Debra Cronmiller, executive director of the Wisconsin League of Women Voters, called for passage of federal legislation to make voting and voter registration easier, block gerrymandering and prevent the use of funds from undisclosed donors to influence election outcomes, as well as the passage of legislation to restore protections that have been stripped away from the 1965 Voting Rights Act.
“In Wisconsin, we need to work across the aisle to defend our democracy,” Cronmiller said, including ensuring the safety of elections officials. “Our democracy has been weakened by the partisan misinformation about our elections and our elected officials.
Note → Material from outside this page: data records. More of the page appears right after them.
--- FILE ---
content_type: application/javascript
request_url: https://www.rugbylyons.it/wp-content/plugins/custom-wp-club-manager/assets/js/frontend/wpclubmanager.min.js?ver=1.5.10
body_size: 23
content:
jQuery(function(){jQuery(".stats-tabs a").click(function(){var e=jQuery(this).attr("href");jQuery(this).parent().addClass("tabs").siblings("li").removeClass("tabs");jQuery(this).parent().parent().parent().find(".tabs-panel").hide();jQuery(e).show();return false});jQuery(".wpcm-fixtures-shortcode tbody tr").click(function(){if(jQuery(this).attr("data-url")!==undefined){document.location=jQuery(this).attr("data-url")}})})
In the same manner, misinformation has done real harm to our democracy.”
Military retiree turns activist for democracy
Smith outlined his own journey from non-political military veteran to pro-democracy activist — a departure from what he called “a sort of unwritten rule” that typically keeps retired senior military officers out of politics,
“Make no mistake — this year democracy is on the ballot,” Smith said.
Smith retired from the Navy in 2015. During the 2016 campaign, he said in a short interview after the news conference, he and some fellow military retirees were alarmed by Trump’s campaign positions.
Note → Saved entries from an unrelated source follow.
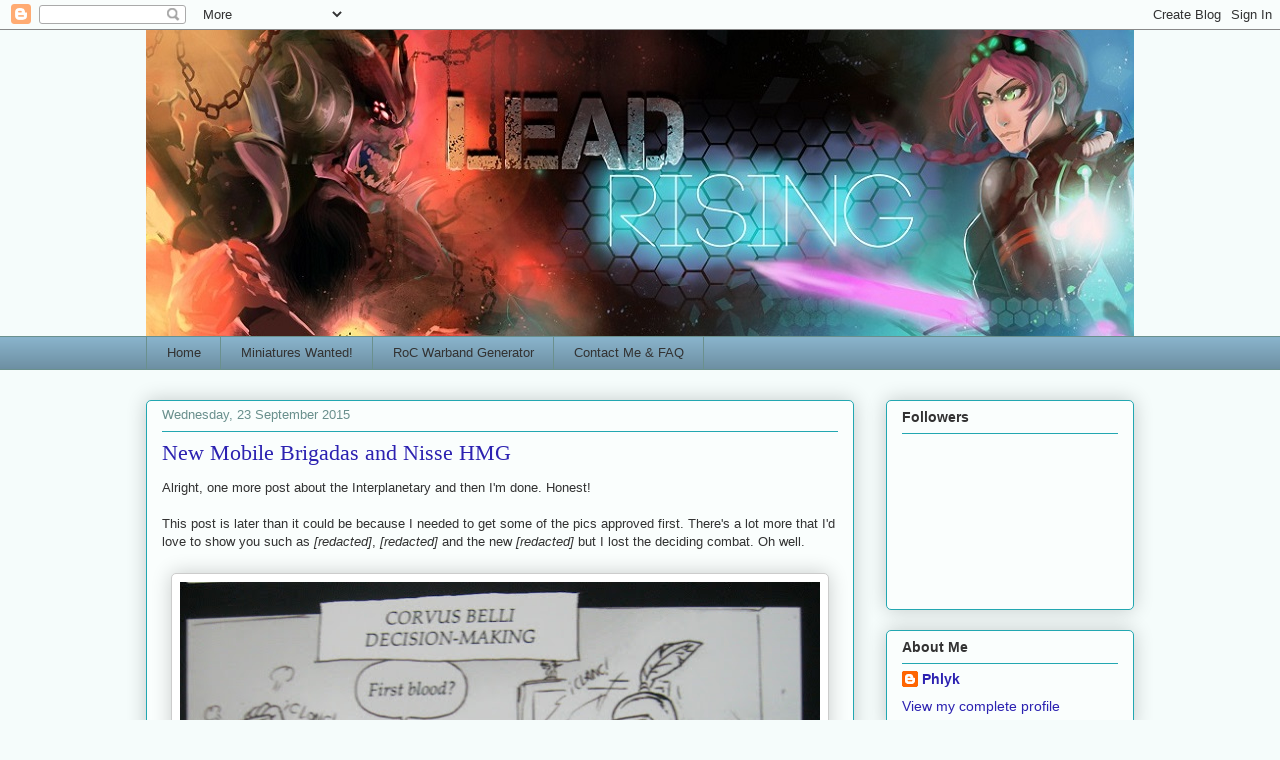

--- FILE ---
content_type: text/plain
request_url: https://www.google-analytics.com/j/collect?v=1&_v=j102&a=1284930140&t=pageview&_s=1&dl=http%3A%2F%2Fwww.lead-rising.com%2F2015%2F09%2Fnew-mobile-brigadas-and-nisse-hmg.html&ul=en-us%40posix&dt=Lead%20Rising%3A%20New%20Mobile%20Brigadas%20and%20Nisse%20HMG&sr=1280x720&vp=1280x720&_u=IEBAAEABAAAAACAAI~&jid=2058804785&gjid=435769439&cid=1143783602.1769245880&tid=UA-53282715-1&_gid=651480011.1769245880&_r=1&_slc=1&z=387465534
body_size: -451
content:
2,cG-7TH27X2K94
“He was talking about abandoning our allies,” Smith said. “He was talking about closing the borders, too, and not allowing anybody in, [that] type of thing. We saw him as a threat to national security.”
That led Smith and his colleagues to assist the campaign of Hillary Clinton, giving voice to their concerns about Trump. “In retrospect, we had no idea how bad that would become,” he said.
In 2020 he assisted the Biden campaign, forming National Security Leaders for America — “all volunteers, bipartisan, Democrats, independents, Republicans” — to oppose Trump and support Biden’s election.
“We thought we were just going to be around for the campaign to get rid of Trump,” Smith said. With the Jan. 6 attack, “we saw he wasn’t going away, and so we stayed together.”
The organization’s reason for being has expanded beyond Trump. “Our whole mission is to defend democracy and to counter candidates and issues that are anti-democratic,” Smith said.
At the news conference, Smith was unequivocal in his criticism of the former president and political leaders “who serve as apologists, if not promoters” for the Jan. 6 attack.
“This implicit or even explicit endorsement normalizes the use of violence as an accepted action, should the vote not go the way the losers wanted it to go,” Smith said. “No one who was so willing to undermine the rule of law should be responsible for faithfully executing our nation’s laws. Trump must be stopped.”
Getting the word out
Ramos said the Wisconsin Democracy Campaign plans a series of events in 2024 to reach “the average, everyday person [who] isn’t as tuned in” to political news. He added that the organization plans nonpartisan, educational outreach to engage more voters and to highlight the ways in which democracy has been attacked beyond the Jan. 6 assault, identifying those attacks as “political corruption.”
Lewis said Souls to the Polls will ramp up post card and in-person campaigns to boost turnout. Cronmiller said the League of Women Voters will continue its longstanding efforts to inform voters about the dates of elections and procedures for voting, both at the polling place and by absentee ballot. The League will also launch campaigns to reach marginalized communities, she said.
Smith acknowledged that “millions of normal Americans,” occupied with their work, their families and their everyday lives, pay little attention to political news — in contrast to the activists who attended the news conference in support of the organizers.
“Heck, for me, that was most of my career,” he said. But in an election year and on the verge of the Jan. 6 anniversary, “it’s time to make clear to the people in your lives, who don’t follow every twist and turn of the news cycle, that the threat Donald Trump poses is real.”